== RECORDS SHOWN ==

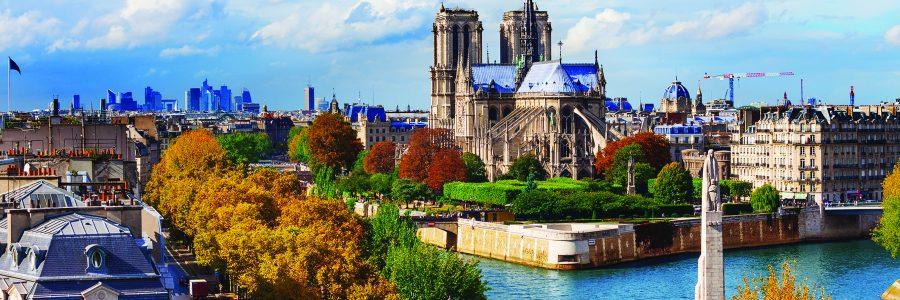 Река Сиенна и собор Нотр-Дам в Париже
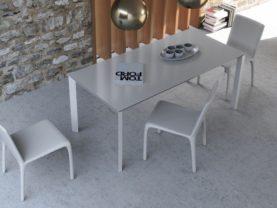 Rozťahovateľný jedálenský stôl FARINI.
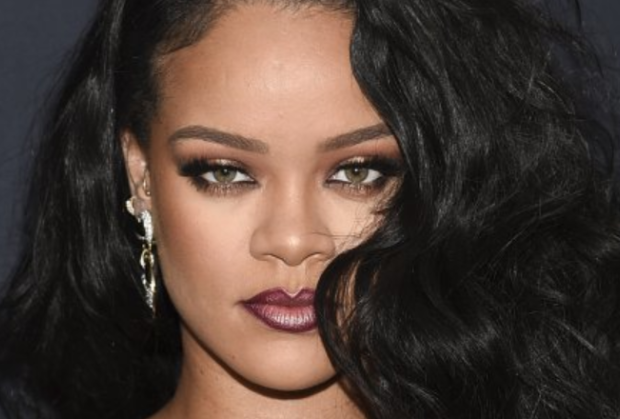 Rihanna onu 29-cu mərtəbədən atmaq istəyən adamın kimliyini açıqlayıb – FOTOLAR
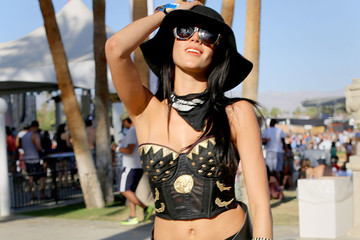 Paloma Street Style At The 2015 Coachella Valley Music And Arts Festival - Weekend 1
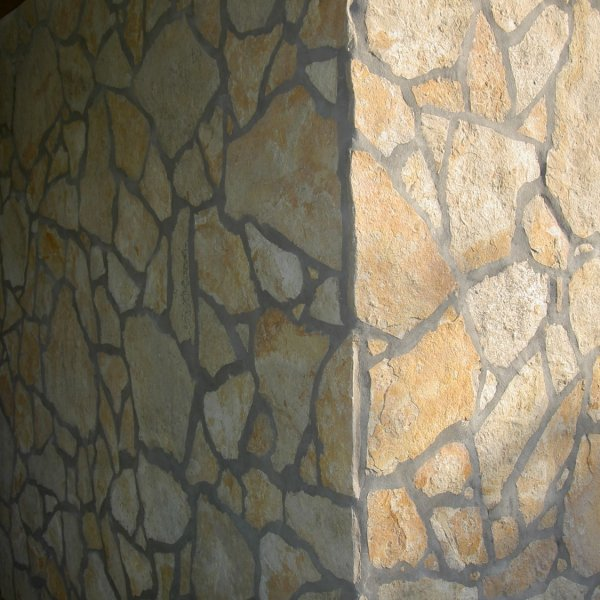 Flagstones muur, kleur geel, type Yellow Saliq.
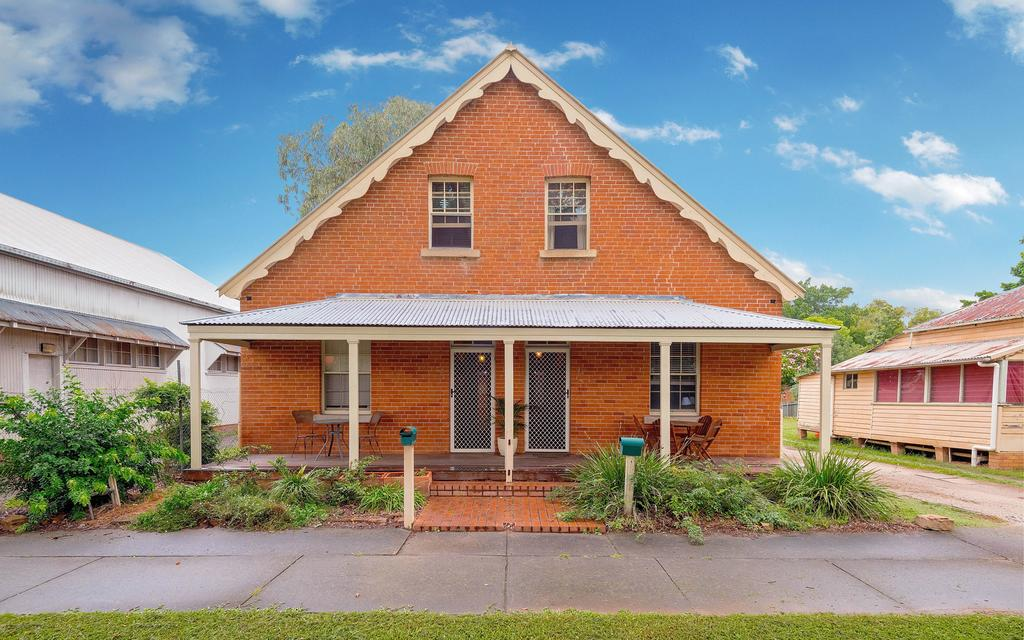 Eliza 1875 Red Brick Duplex Townhouse - Australia Accommodation
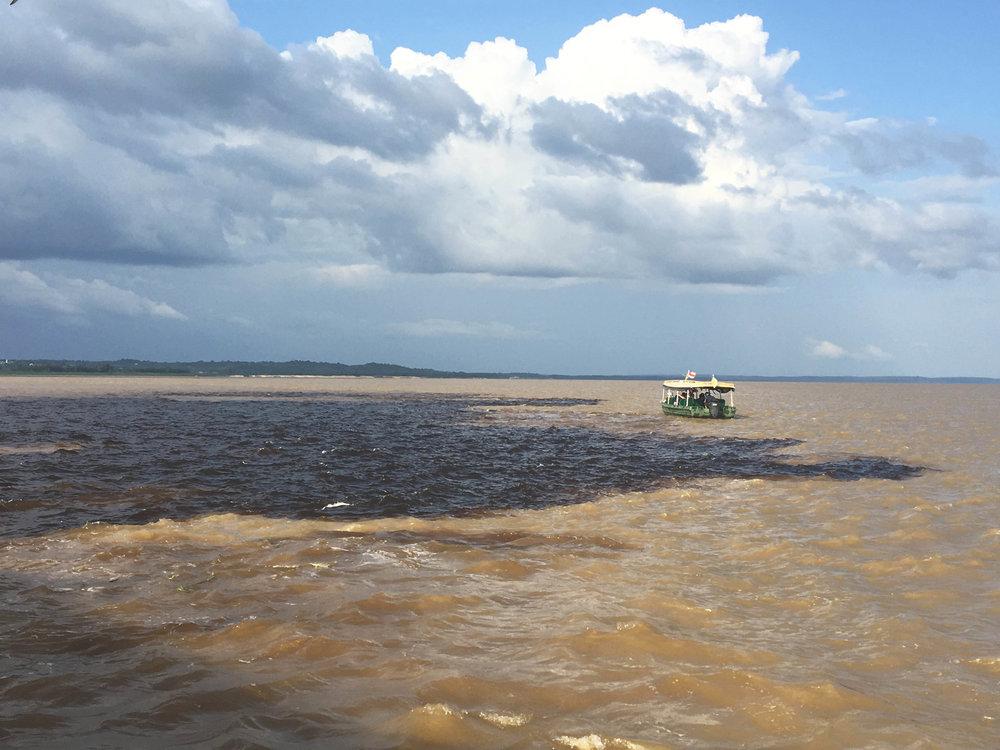 Encontro das águas do Rio Negro (parte mais escura) e Rio Solimões (parte mais clara).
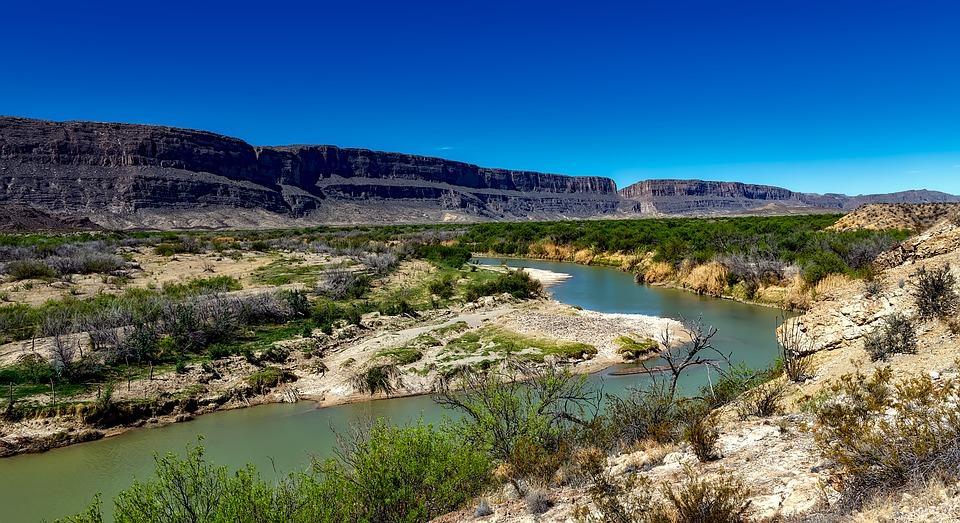 rio grande river 1584102 960 720 - USA: Teksas, Nowy Meksyk i Arizona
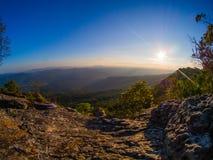 Sol- och bergsikt Royaltyfria Foton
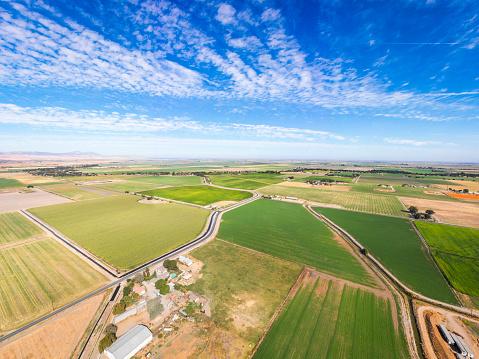 並んでいる「カリフォルニアの農地の航空写真」:スマホ壁紙(17)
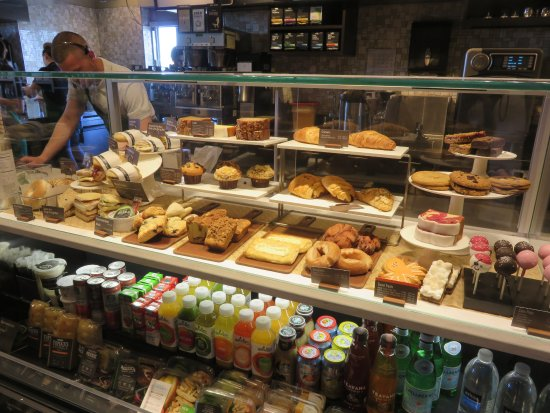 Saginaw, MI: Fresh bakery and breakfast sandwiches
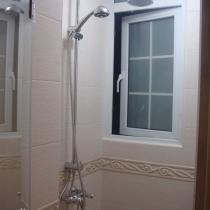 淋浴房~~呵呵,卫生间整个风格非常统一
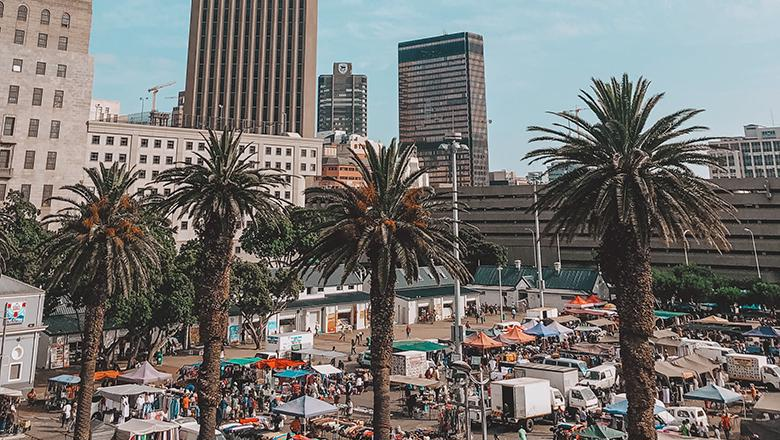 Market stalls in Cape Town, South Africa. Photo by Ian Badenhorst on Unsplash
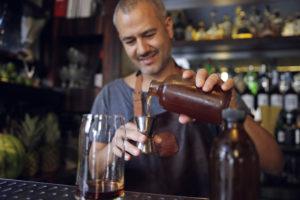 Green Bartending: cocktails bij Vesper en Andaz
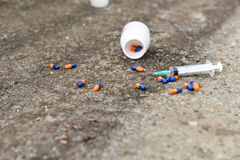 Concetto, pillole ed iniezione dell'overdose Fotografia Stock Libera da Diritti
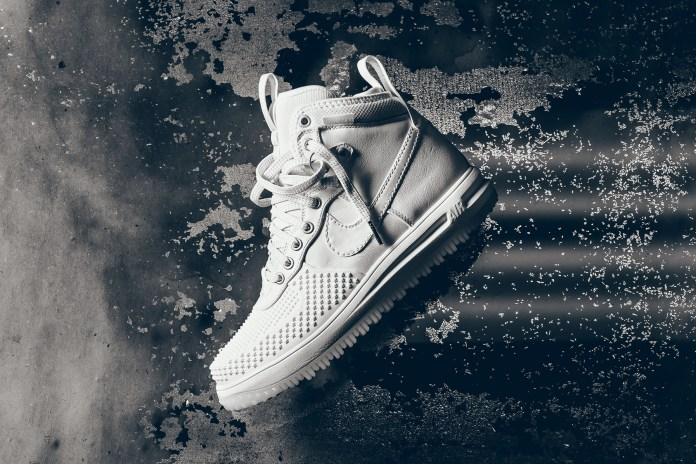 """Nike Wraps the Lunar Force 1 Duckboot In """"Ice White"""""""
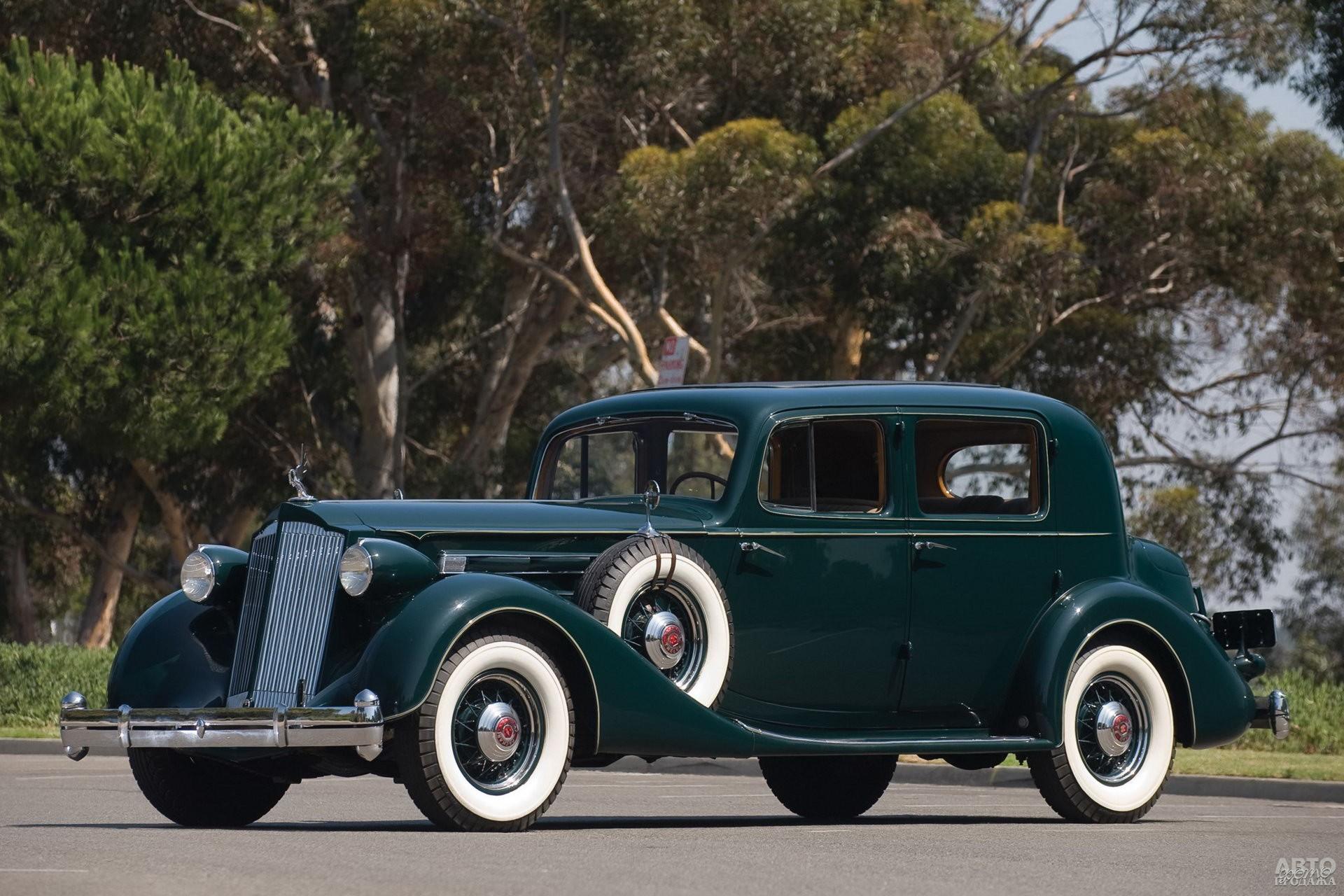 Седан Packard Twelve 1936 года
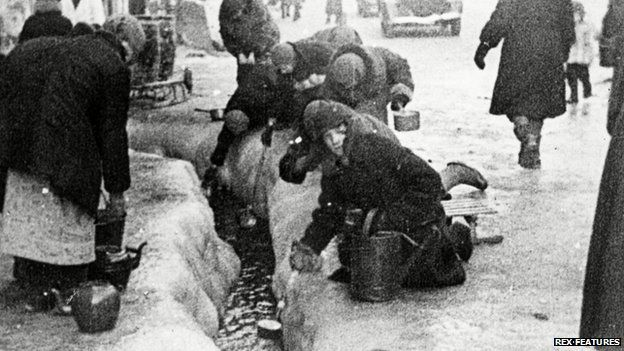 Woman forage for water in besieged Leningrad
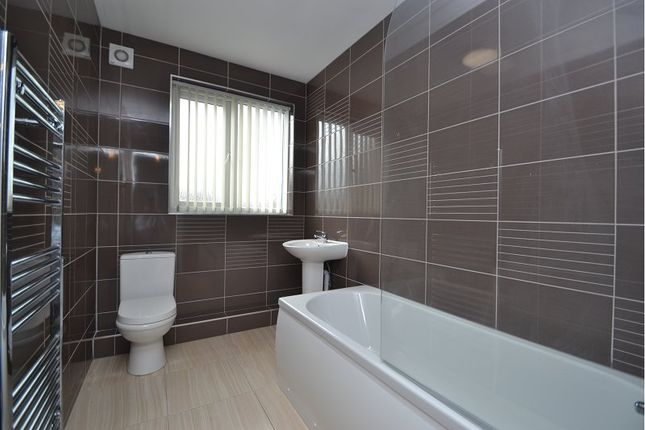 Thumbnail Flat to rent in Easterly Road, Oakwood, Leeds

== TASK ITEM ==
Nothing but the lines from the beginning of the material through the line with "淋浴房~~呵呵,卫生间整个风格非常统一" should appear, printed exactly, with no pictures among them.

== OUTPUT OF THE TASK ==
 Река Сиенна и собор Нотр-Дам в Париже
 Rozťahovateľný jedálenský stôl FARINI.
 Rihanna onu 29-cu mərtəbədən atmaq istəyən adamın kimliyini açıqlayıb – FOTOLAR
 Paloma Street Style At The 2015 Coachella Valley Music And Arts Festival - Weekend 1
 Flagstones muur, kleur geel, type Yellow Saliq.
 Eliza 1875 Red Brick Duplex Townhouse - Australia Accommodation
 Encontro das águas do Rio Negro (parte mais escura) e Rio Solimões (parte mais clara).
 rio grande river 1584102 960 720 - USA: Teksas, Nowy Meksyk i Arizona
 Sol- och bergsikt Royaltyfria Foton
 並んでいる「カリフォルニアの農地の航空写真」:スマホ壁紙(17)
 Saginaw, MI: Fresh bakery and breakfast sandwiches
 淋浴房~~呵呵,卫生间整个风格非常统一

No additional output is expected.